For testing under the MVB model, we constructed binary vectors of length 16 by concatenating each 15-SNP haplotype and a corresponding simulated binary DH status. Given the tuning constant λ=0.25, this allows us to estimate the fA parameters. To predict DH status given observed SNP haplotypes, one simply computes a conditional probability under the MVB model. In one set of MVB trials, we limited the interaction level to |A|2, for a total of 137 parameters. In a second set of trials, we limited the interaction level |A|3, for a total of 697 parameters. One can compare MVB prediction to BLUP and LOGIT prediction based on the same SNP haplotypes and interaction model. For BLUP and LOGIT, we also tested a model involving SNPs and interactions between adjacent SNPs.

In linear regression, Equation (10) supplies effect sizes, and Equation (11) supplies predicted values. In logistic regression, Equation (14) supplies predicted values. For estimation and prediction under HMM, we concatenated DH status as a pseudo SNP at the end of each 15-SNP haplotype to avoid changing the SNP interactions in the original haplotype. We also set the physical distance between the pseudo SNP and the last SNP to be the average distance between consecutive pairs of SNPs in the original 15-SNP haplotype. We employed half of the simulated individuals as reference panel and ran HMM with IMPUTE2 default settings on the other half to obtain predicted DH status. All 200 simulations summarized below involve two causal SNPs (m = 2) and two causal SNP interactions (n = 2) for 200 randomly sampled individuals. Of these 200 people, 100 served as training individuals and 100 as validation individuals.

We first investigated performance of MVB, BLUP, LOGIT and HMM prediction for varying h2 for a fixed interaction hint2 of 0.1. Figure 4 shows that prediction R2 achieved by all models increases as h2 increases. However, the MVB model consistently achieves higher prediction R2 than BLUP, LOGIT and HMM under both settings, suggesting that the MVB model is capable of yielding more accurate estimates of effect sizes for prediction. Notably as h2 increases, the improvement in prediction R2 also increases. In other words, as the effect of a single SNP increases, the comparative advantage of the MVB model over BLUP, LOGIT and HMM increases.

Fig. 4.

Fig. 4.

Prediction R2 across 100 validation individuals averaged over 200 regions for MVB, BLUP, LOGIT and HMM as a function of h2 when hint2 is fixed at 0.1

Next we investigated the accuracy of these approaches at varying hint2 values.

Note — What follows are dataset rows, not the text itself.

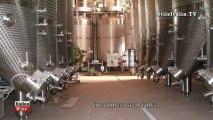 Italian Wine - Romano dal Forno -  Amarone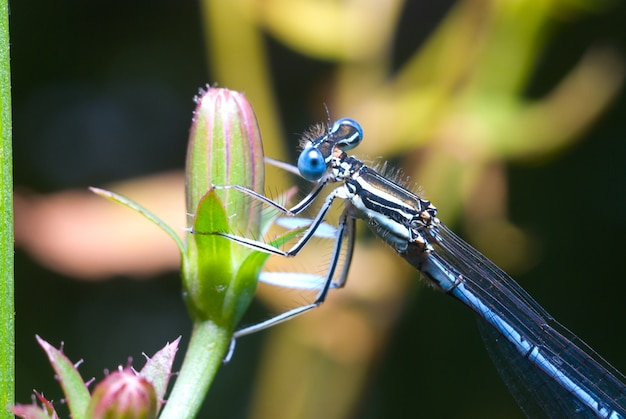 Belle libellule dans la nature, gros plan macro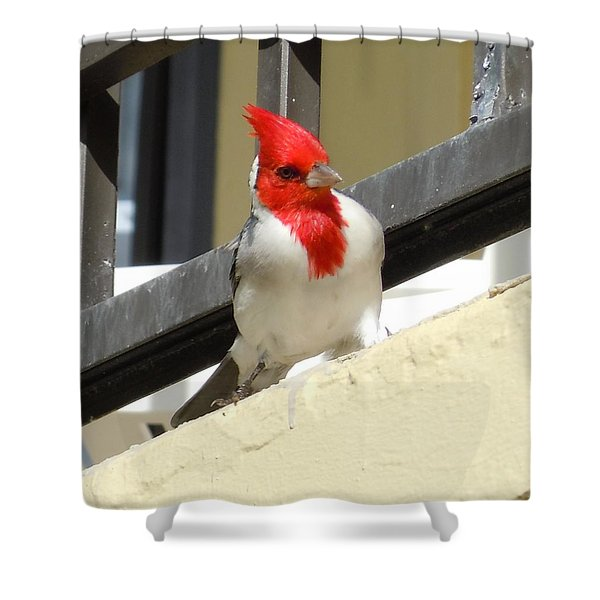 Red-crested Cardinal Posing On The Balcony Shower Curtain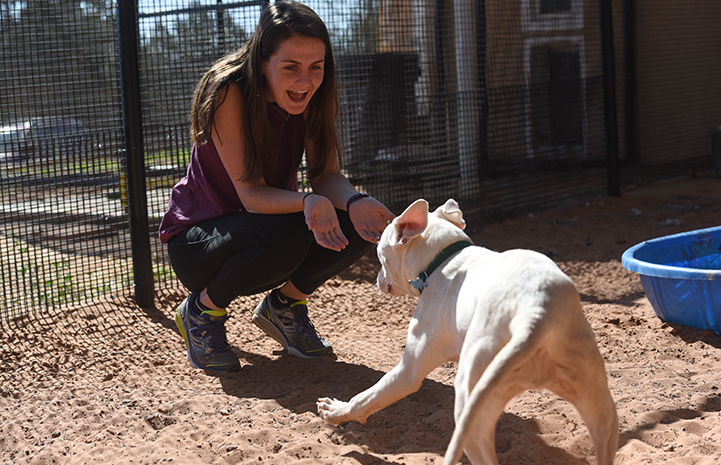 Woman with long hair playing with Ever, a white pit bull terrier type puppy with bowed legs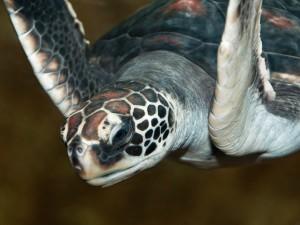 Vodní želva - krása a elegance...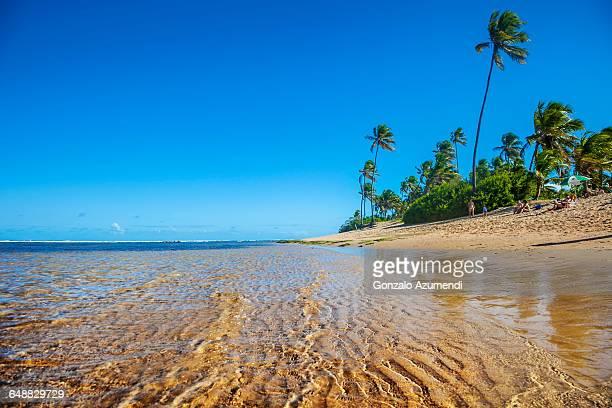 Praia do Forte in Bahia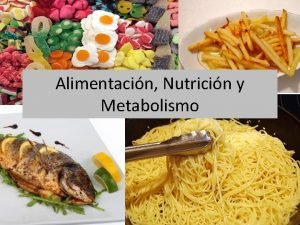 Alimentacin Nutricin y Metabolismo Qu nutrientes necesitamos incorporar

Figure 5 demonstrates that for all pairs of h2 and hint2, the MVB model also achieves higher prediction R2 than BLUP, LOGIT and HMM.

Fig. 5.

Fig. 5.

Prediction R2 across 100 validation individuals averaged over 200 regions for MVB, BLUP, LOGIT and HMM as a function of hint2 when h2 is fixed at 0.1

Finally, we investigated the number of samples required for accurate prediction. Figure 6 shows that although the MVB model requires more parameters than BLUP, LOGIT and HMM, it is able to outperform these models even if the training sample size is small. This suggests that the MVB model is less sensitive to noise. Notably, HMM under-performs both MVB and LOGIT in most simulation settings, suggesting that HMM is less capable of detecting long range interactions for reasonable sample sizes. Across all simulated datasets, we observe no major difference in prediction R2 between the two MVB settings. This is to be expected since only pairwise interactions are simulated.

Fig. 6.

Fig. 6.

Prediction R2 across validation individuals averaged over 200 regions for the MVB, BLUP, LOGIT and HMM as a function of training sample sizes when h2 and hint2 are both fixed at 0.3

3.3 Predicting DH status in empirical data

We now turn to real data on DH status and reach similar conclusions. The dataset in question (Degner et al., 2012) contains normalized DH scores for 70 YRI (Yorubas in Ibadan, Nigeria) individuals at 1.5 million 100-bp genomic windows. These windows cover the 5% of the human genome with the highest DNaseI sensitivity. About half of the windows are expected to be truly sensitive to DNaseI (Boyle et al., 2008); 8902 windows have associated dsQTLs [SNPs showing significant correlations with DH scores across individuals (Degner et al., 2012)]. We dichotomized DH scores by placing scores above the threshold of 0.0 in one category and scores below the threshold of 0.0 in the complementary category. Among the 70 YRI individuals in the sample, 59 are also in the 1000 Genome project (1000 Genomes Project Consortium et al., 2010) and have fully phased haplotypes. We accordingly used the haplotypes and the binary DH status of these 59 individuals to evaluate the MVB model. For computational reasons, we selected one haplotype for each individual and restricted our analysis to 250 random DH sites and the 377 DH sites with associated dsQTLs on chromosome 22.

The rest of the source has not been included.